Em três empresas, as investigações apontam que não havia efetiva fiscalização: os funcionários das unidades produtoras preenchiam certificados sanitários e outros documentos e os fiscais apenas assinavam. Vários são os relatos de que os papéis eram levados até a casa dos fiscais para serem assinados.
Há indícios também de que quatro empresas adulteraram documentos enviados ao Ministério da Agricultura Pecuária e Abastecimento (MAPA) sobre a composição de produtos. Entre eles estavam salsichas que foram encomendados para atender uma licitação pública para escolas.
Os dois casos mais graves são de fraudes na formulação dos produtos alimentícios, como substituição de carne por outros produtos para enganar a fiscalização; carnes sem rotulagem, sem refrigeração; utilização de carnes estragadas para produzir embutidos, como salsichas e linguiça e falsificação de análises de laboratório dos produtos adulterados.
O fiscal agropecuário federal Daniel Gouveia Teixeira, responsável por denúncias que levaram à Operação Carne Fraca, afirmou que há uma série de irregularidades ainda não reveladas pela Polícia Federal (PF). Em entrevista à Rádio Eldorado nesta quarta-feira, 22, Teixeira ressaltou que o pagamento de propina é frequente no processo de fiscalização da carne. "Não foi mostrado nem 1% do que foi descoberto pela Polícia Federal", disse.

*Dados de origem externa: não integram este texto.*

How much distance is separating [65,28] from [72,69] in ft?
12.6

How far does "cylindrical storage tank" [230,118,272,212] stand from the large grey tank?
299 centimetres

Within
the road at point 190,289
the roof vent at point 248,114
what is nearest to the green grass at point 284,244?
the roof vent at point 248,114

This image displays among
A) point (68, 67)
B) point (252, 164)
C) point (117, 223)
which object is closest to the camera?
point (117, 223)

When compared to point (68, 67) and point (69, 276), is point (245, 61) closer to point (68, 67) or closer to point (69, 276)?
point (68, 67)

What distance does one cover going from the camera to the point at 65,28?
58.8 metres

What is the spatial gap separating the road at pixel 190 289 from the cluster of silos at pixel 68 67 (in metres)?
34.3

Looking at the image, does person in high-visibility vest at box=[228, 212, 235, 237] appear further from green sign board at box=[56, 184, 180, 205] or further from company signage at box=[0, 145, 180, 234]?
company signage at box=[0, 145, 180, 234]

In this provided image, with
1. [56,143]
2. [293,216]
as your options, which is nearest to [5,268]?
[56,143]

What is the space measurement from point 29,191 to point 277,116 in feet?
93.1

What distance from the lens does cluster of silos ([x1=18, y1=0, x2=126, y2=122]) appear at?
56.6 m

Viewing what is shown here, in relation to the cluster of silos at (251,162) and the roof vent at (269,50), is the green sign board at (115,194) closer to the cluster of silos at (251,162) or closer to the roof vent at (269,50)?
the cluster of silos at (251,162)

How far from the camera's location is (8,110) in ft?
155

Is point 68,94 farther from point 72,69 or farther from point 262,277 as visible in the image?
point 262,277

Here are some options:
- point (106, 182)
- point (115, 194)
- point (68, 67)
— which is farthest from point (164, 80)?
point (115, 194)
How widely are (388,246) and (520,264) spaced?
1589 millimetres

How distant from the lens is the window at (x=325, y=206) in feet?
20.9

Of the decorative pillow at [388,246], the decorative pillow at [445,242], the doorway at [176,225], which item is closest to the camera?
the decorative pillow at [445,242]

O servidor do Ministério da Agricultura, que foi transferido de função desde o início das investigações, atribui as falhas à ingerência decorrente de indicações políticas. "É a interferência de políticos para tirar e colocar fiscais mais rigorosos em locais que não atrapalhassem interesses das empresas", relatou.
Teixeira também revelou que havia denúncias relacionadas ao setor engavetadas há cerca de dez anos. "A PF conseguiu fazer em dois anos o que o Ministério da Agricultura não fez em dez", garante.
Apesar de denunciar o envolvimento de colegas e frigoríficos nos casos de corrupção, o fiscal tranquiliza a população em relação ao consumo da carne produzida no País. "Não é motivo de pânico. A população tem de conhecer o produto, verificar se é fiscalizado. 90% dos meus colegas são pessoas honestas e qualificadas que trabalham para garantir a qualidade dos produtos."
Teixeira ainda afirmou que as irregularidades foram registradas ao longo de vários governos, ao menos desde o mandato do ex-presidente Fernando Henrique Cardoso, e que não houve mudança após o PMDB assumir o Planalto. O delator disse não ter conhecimento de qualquer associação ou formação de cartel por parte dos frigoríficos que pagavam propina a servidores federais. Ele criticou ainda as tentativas de minimizar a importância da Operação Carne Fraca.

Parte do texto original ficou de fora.